Lexikon
Diplomạt
[
griechisch
]ein mit der Wahrnehmung der außenpolitischen Beziehungen betrauter höherer Beamter des Auswärtigen Dienstes. Die Diplomaten vertreten die Interessen ihres Landes bei fremden Staaten und internationalen Organisationen nach den Weisungen der verfassungsmäßig zuständigen Behörden. Eine besondere Stellung nehmen hierbei die Missionschefs ein, d. h. die Botschafter, Gesandten, Leiter von Handelsdelegationen mit diplomatischem Status. Für sie holt der entsendende Staat die Zustimmung des Staates ein, in dem sie tätig werden sollen (Agrément), sie können zur „persona ingrata“ („unerwünschten Person“) erklärt werden und kehren dann in den Heimatstaat zurück.

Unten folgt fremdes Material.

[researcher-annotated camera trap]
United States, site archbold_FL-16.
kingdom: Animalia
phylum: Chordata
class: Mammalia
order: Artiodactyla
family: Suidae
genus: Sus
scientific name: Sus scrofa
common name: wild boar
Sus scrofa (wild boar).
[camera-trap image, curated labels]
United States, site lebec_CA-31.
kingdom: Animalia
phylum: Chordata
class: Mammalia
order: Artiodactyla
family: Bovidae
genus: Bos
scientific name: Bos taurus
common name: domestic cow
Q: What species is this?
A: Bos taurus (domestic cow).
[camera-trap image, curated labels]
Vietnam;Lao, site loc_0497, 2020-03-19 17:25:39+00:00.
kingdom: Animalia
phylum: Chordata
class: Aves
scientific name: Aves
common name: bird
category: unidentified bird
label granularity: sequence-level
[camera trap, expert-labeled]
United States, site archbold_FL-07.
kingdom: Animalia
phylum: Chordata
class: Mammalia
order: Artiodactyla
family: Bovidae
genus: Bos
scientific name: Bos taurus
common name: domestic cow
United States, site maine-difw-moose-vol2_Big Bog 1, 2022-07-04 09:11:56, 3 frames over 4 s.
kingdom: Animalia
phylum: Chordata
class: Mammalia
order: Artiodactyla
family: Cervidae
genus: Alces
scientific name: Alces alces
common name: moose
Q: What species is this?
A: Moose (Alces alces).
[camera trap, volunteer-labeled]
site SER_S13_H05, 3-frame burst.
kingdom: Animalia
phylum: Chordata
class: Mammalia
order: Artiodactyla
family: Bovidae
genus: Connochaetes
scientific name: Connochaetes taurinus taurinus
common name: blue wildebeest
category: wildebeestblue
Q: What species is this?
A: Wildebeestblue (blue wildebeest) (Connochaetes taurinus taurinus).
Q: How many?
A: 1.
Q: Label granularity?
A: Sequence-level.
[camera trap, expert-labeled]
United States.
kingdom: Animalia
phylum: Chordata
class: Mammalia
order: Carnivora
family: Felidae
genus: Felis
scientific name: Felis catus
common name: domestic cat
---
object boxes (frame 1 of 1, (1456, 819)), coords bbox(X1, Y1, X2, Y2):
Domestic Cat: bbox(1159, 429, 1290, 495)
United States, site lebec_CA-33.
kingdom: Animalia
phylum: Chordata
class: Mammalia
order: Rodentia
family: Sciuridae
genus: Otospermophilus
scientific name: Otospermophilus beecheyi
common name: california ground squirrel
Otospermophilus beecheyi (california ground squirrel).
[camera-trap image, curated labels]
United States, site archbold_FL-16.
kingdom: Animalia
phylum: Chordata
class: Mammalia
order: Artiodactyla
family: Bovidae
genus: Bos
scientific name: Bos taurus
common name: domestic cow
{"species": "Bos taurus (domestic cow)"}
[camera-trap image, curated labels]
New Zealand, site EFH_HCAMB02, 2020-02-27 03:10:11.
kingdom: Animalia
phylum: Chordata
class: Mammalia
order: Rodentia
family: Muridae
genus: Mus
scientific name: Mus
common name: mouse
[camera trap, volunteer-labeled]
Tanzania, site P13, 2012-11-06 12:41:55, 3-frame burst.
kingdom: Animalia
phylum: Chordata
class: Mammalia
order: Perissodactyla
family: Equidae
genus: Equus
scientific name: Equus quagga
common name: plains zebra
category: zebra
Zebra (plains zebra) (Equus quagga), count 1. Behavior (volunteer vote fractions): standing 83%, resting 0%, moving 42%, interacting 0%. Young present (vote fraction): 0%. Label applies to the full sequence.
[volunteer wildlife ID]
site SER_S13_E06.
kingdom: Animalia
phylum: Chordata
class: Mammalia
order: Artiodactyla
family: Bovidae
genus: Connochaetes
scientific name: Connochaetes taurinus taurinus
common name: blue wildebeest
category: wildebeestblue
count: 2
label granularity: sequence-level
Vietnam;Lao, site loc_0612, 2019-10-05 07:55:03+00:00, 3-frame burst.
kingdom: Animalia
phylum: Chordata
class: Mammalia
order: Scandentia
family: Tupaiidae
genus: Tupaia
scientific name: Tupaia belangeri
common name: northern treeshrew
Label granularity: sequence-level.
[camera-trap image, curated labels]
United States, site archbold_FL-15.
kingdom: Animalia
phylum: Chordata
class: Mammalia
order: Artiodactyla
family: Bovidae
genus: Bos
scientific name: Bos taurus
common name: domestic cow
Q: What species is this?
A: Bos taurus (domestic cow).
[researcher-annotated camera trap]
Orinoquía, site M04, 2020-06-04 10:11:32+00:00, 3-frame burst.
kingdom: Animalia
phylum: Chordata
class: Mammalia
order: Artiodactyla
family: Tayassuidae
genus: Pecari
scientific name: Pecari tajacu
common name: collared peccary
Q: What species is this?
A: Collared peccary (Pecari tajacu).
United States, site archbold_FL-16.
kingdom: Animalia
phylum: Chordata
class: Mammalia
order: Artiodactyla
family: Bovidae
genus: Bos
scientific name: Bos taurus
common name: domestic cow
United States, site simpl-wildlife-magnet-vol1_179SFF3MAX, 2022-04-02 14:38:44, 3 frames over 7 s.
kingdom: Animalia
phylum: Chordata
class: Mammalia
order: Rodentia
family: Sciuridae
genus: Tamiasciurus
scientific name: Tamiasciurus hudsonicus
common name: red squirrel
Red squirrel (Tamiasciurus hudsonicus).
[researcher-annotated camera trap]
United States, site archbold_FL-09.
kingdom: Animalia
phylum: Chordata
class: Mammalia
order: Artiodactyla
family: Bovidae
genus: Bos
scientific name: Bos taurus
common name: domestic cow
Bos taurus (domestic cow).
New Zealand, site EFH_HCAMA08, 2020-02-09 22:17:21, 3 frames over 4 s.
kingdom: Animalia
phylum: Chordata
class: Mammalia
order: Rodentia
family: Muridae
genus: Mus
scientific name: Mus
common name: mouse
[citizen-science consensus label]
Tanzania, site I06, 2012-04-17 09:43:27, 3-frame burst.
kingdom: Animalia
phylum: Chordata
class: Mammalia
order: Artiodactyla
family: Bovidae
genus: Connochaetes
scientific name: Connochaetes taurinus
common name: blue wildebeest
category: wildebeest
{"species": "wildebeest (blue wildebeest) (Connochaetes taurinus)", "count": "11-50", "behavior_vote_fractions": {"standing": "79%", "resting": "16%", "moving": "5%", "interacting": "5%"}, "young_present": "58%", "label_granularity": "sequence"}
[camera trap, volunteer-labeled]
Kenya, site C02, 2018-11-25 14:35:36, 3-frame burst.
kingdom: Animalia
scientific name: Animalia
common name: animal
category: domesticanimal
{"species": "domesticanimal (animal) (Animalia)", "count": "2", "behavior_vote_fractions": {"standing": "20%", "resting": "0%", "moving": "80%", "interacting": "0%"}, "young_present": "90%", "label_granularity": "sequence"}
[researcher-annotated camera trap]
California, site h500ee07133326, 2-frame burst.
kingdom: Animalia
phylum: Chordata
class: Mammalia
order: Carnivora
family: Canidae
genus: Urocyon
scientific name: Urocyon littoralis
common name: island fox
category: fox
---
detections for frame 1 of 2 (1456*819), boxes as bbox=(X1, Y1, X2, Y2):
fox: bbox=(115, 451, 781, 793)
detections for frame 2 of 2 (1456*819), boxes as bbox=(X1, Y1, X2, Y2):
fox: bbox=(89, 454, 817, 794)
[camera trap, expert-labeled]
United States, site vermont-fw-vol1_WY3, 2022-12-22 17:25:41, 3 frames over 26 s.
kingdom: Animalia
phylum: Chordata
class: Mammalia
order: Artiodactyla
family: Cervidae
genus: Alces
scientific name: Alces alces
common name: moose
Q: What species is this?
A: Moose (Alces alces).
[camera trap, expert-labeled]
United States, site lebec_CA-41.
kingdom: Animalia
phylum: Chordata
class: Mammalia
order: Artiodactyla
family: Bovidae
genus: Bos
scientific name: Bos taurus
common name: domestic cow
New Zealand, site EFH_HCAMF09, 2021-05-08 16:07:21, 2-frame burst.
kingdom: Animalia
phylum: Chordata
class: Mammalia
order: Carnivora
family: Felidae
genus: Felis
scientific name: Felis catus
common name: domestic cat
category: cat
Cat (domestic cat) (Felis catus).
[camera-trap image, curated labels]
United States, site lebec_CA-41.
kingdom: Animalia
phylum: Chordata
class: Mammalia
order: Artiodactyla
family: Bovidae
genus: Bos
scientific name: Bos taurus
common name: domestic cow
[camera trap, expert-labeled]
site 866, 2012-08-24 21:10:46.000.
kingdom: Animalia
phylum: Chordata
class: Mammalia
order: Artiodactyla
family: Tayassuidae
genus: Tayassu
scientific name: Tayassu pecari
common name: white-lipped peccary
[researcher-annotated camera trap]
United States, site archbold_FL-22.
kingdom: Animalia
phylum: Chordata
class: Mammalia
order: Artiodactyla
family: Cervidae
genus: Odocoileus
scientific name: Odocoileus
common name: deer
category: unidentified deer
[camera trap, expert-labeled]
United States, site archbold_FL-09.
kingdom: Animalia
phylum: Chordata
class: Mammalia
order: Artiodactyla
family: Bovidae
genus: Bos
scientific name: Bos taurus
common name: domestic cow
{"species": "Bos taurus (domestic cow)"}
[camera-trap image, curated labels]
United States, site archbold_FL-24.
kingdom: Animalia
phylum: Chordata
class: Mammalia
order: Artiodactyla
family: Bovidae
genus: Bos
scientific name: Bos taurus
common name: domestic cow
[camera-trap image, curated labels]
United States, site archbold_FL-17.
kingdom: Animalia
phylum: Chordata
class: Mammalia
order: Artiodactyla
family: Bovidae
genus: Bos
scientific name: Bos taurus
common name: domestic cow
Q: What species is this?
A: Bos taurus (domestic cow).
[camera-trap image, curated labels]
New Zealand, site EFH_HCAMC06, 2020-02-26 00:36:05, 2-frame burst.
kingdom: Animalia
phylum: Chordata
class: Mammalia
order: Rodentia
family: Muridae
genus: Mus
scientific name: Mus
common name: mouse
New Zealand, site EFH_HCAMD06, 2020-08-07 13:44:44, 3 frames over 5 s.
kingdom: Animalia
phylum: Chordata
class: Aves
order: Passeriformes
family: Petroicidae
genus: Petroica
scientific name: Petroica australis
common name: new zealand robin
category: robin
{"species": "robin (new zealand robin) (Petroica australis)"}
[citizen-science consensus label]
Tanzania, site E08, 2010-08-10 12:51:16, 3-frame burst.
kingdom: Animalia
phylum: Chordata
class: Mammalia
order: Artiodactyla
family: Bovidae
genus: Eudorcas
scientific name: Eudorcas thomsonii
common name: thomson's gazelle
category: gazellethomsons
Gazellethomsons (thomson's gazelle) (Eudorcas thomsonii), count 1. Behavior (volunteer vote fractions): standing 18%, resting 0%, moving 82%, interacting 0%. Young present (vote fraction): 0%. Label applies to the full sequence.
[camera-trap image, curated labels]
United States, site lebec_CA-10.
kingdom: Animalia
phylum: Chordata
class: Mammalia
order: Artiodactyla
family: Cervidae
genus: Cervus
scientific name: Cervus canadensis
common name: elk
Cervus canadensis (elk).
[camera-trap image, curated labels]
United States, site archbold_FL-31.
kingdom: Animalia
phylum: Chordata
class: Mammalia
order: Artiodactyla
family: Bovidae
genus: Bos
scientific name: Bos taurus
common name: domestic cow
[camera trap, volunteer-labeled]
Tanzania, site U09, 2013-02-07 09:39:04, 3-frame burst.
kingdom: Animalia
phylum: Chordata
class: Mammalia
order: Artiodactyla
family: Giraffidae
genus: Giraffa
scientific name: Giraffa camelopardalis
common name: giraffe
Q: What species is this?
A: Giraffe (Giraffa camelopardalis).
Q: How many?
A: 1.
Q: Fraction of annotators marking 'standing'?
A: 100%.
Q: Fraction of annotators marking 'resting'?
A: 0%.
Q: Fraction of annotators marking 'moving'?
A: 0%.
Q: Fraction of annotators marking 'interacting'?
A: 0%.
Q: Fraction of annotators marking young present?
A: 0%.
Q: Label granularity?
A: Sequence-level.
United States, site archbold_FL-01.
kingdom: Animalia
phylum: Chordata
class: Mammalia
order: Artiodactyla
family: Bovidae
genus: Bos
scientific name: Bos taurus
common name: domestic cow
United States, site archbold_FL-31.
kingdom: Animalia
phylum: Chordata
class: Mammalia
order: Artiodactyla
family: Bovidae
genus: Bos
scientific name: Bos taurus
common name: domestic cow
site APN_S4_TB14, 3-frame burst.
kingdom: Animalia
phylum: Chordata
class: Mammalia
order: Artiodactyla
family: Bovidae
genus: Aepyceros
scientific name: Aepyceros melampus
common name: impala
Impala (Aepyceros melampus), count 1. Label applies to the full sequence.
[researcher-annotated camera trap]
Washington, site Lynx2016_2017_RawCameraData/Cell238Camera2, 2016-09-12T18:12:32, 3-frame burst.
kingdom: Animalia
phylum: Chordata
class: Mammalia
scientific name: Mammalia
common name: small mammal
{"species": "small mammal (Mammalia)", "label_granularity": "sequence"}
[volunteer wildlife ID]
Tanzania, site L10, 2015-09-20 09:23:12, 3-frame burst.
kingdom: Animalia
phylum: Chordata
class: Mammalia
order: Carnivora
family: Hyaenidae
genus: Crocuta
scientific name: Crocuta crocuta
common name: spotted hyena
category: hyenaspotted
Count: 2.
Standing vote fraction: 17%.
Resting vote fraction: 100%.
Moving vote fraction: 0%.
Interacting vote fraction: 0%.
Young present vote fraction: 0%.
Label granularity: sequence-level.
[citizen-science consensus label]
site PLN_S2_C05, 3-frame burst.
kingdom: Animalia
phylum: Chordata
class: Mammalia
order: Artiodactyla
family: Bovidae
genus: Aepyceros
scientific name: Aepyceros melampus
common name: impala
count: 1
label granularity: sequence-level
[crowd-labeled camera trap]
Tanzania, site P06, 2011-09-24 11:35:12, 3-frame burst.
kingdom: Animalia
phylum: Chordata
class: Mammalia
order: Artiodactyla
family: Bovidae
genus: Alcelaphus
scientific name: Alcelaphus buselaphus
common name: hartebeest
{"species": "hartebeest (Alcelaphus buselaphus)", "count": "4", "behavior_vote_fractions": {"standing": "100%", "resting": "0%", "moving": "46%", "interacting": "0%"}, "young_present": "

Die Diplomaten genießen im Aufenthaltsstaat bestimmte Vorrechte, sind von einigen (nicht allen) Steuern befreit, unterliegen nicht der Zwangsgewalt des fremden Staates, insbesondere nicht seiner Strafgerichtsbarkeit.
Die diplomatische Laufbahn ist heute meist durch besondere Gesetze oder Vorschriften geregelt. Für die Bundesrepublik Deutschland: kein besonderes Laufbahngesetz, wohl aber Anwendung des Beamtenrechts sowie der Laufbahnbestimmungen des Auswärtigen Amtes. Nicht zum diplomatischen Dienst zählen die Angehörigen des konsularischen Dienstes.